Applying For A Debt Management Plan
The process of getting and completing a Debt Management Plan varies from individual to individual. This is because Debt Management Plans are not a formal procedure or a legal entity, but an informal arrangement between you and your debtors. Therefore, the actual steps that you follow to depend on your individual circumstances, the aims of your debt plan and whether or not you use a third party to set it up and manage it on your behalf. To get specific advice on Debt Management Plans contact us.
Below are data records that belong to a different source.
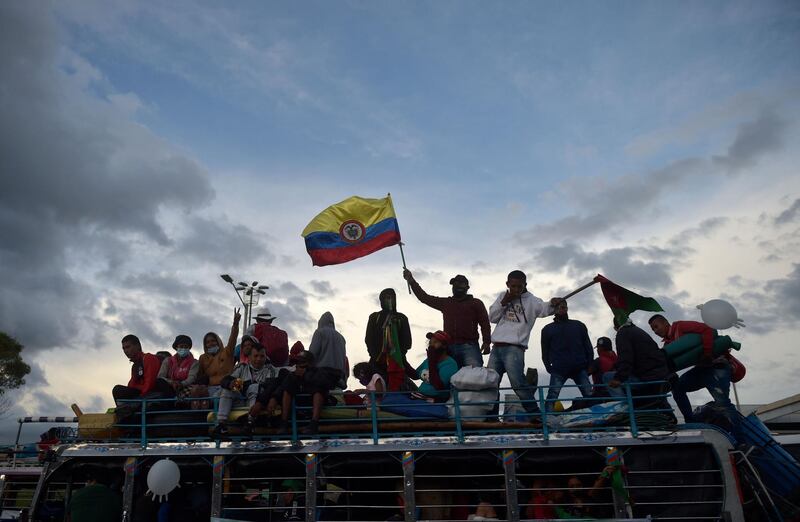 Colombian indigenous people flutter a Colombian flag as they arrive in Bogota on a "chiva" -local transport vehicle- in the framework of a "Minga" (indigenous meeting) to demand a meeting with Colombian President Ivan Duque.  AFP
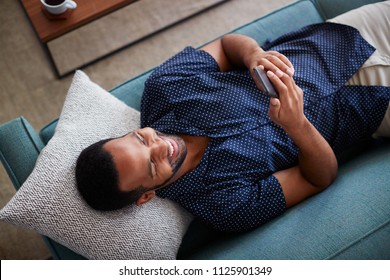 Overhead View Of Man Lying On Sofa At Home Using Mobile Phone - Powered by Shutterstock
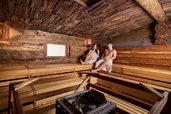 Paar entspannt in der gemütlichen Holzsauna im Familienhotel Feldberger Hof im Schwarzwald.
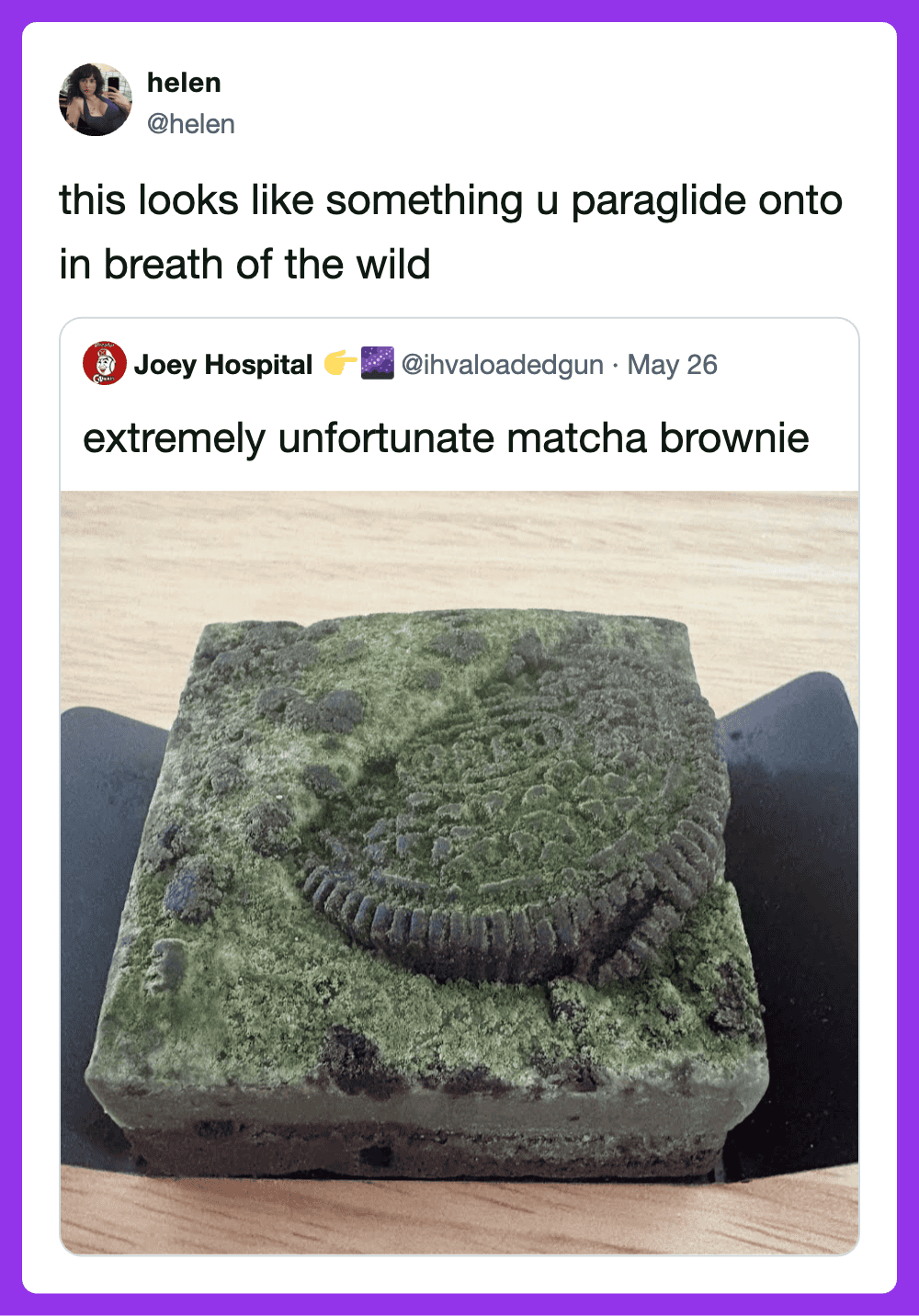 Paraglider on a mossy brownie-shaped object, looks like a brownie in the wild.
Debt Management application process
The first step to creating an effective Debt Management Plan is a detailed and realistic analysis of your financial position. The aim of this analysis is to establish exactly how much you owe, how much money you have coming in and how much you spend each month on essential living expenses. This helps to determine your ‘disposable income’ – whatever is left over once all your basic living expenses and regular bills have been paid (mortgage/rent, food, travel costs/petrol, childcare, gas/electricity and so on).
Based on this analysis, you can determine how much you would be able to repay to your creditors each month. This is then shared out on a pro rata basis between your creditors, depending on how much you owe them. For example, if you owed one company £1,000 and another one £2,000, the second creditor would receive twice as much each month as the first once your Debt Management Plan was up and running.
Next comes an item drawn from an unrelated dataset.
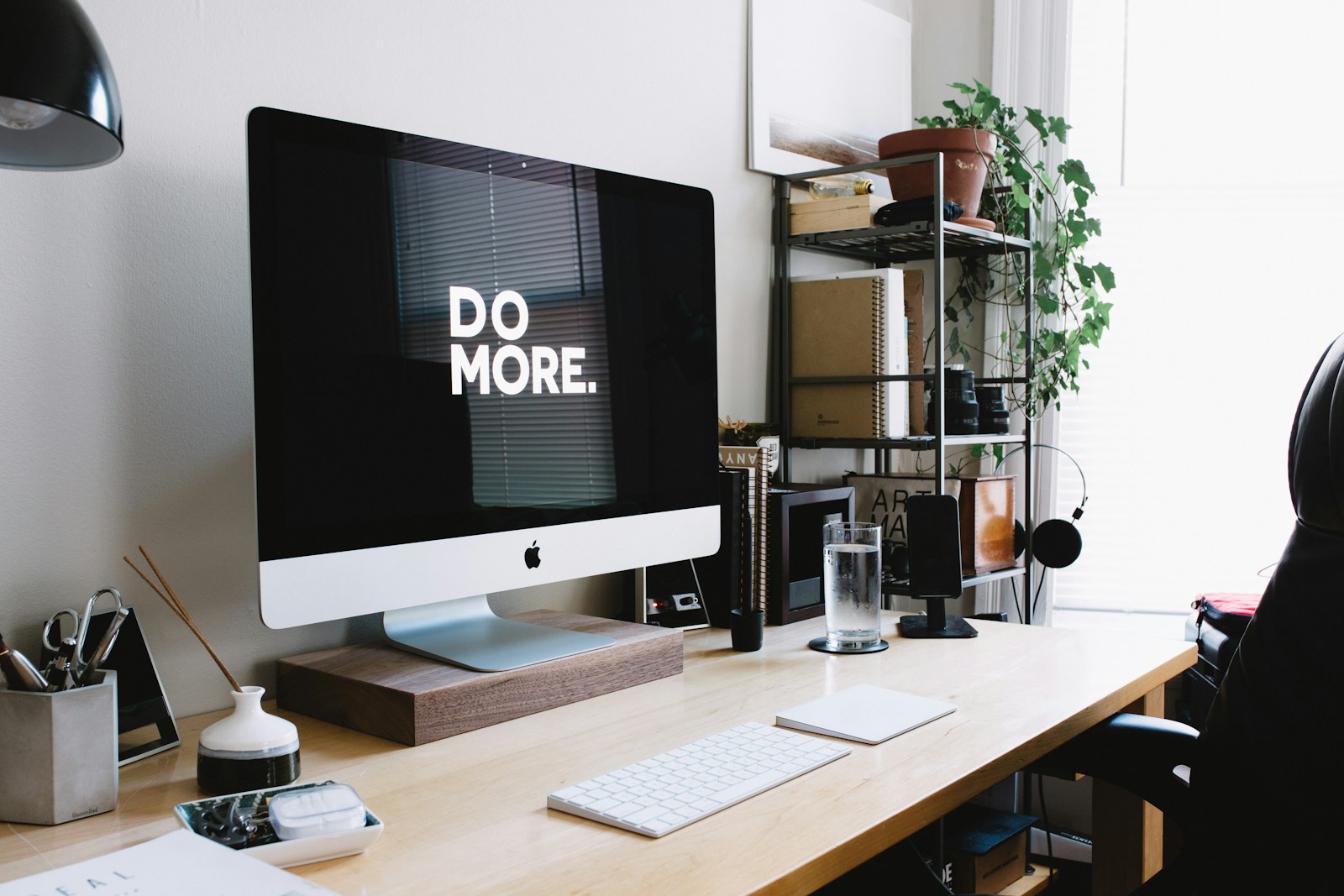 silver iMac with keyboard and trackpad inside room; chasing productivity hacks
At this stage, you should also work through all your debts and add up the total amount outstanding. Include all the debts you have, including unsecured loans, credit cards, store cards and amounts owed to friends and family. This is so you can gauge what proportion of your debts you are proposing to repay under your plan.
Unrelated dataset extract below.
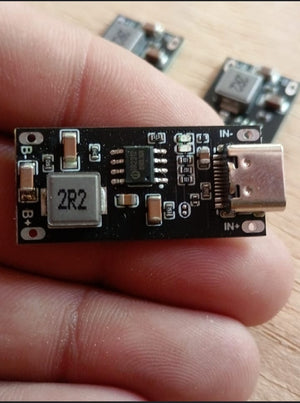 IP2312 Type C USB C Input High Current 3A 5V To 4.2V 4.35V Polymer Ternary Lithium Battery Fast Charging Board Type C USB C Input High Current 3A 5V - a close-up of a black rectangular circuit board with a USB-C port, a 2R2 inductor, and B+/B- solder pads.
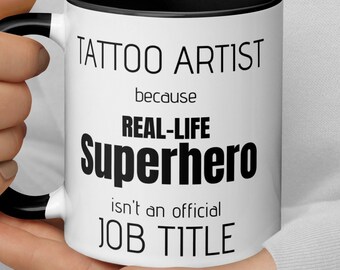 Könnte beinhalten: Eine weiße Keramiktasse mit schwarzem Rand und Henkel. Die Tasse hat einen schwarzen Text mit der Aufschrift "Tattoo Artist because Real-Life Superhero isn't an official Job Title."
Proposing the Debt Management Plan to creditors
The information from your financial analysis is used to draft your actual Debt Management Plan. This sets out how much of your total debt you propose to repay, how much you will repay each month and how long the plan will last.
Once you have the drafted Debt Management Plan, you (or your advisor) can propose the plan to your creditors. Usually, people write a letter explaining why they cannot meet their contractual repayments, including an overview of all their debts, so creditors get the full picture of their financial situation. It’s worth explaining if and when your income might increase – for example, if you are on maternity leave and plan to return to work at some point in the future.
It’s important to remember that a Debt Management Plan is not a formal or legal arrangement with your creditors. They are under no obligation to accept it, or even acknowledge it. If they do ignore it, the situation is exactly as it was before.
Carrying out your Debt Management Plan
If your Debt Management Plan is accepted, you simply make the regular payments to your creditors as agreed. If you agreed your plan with a third party, you will make an all-in-one payment to them for distribution to your creditors. Once the plan is finished, your debts are discharged as agreed with your creditors.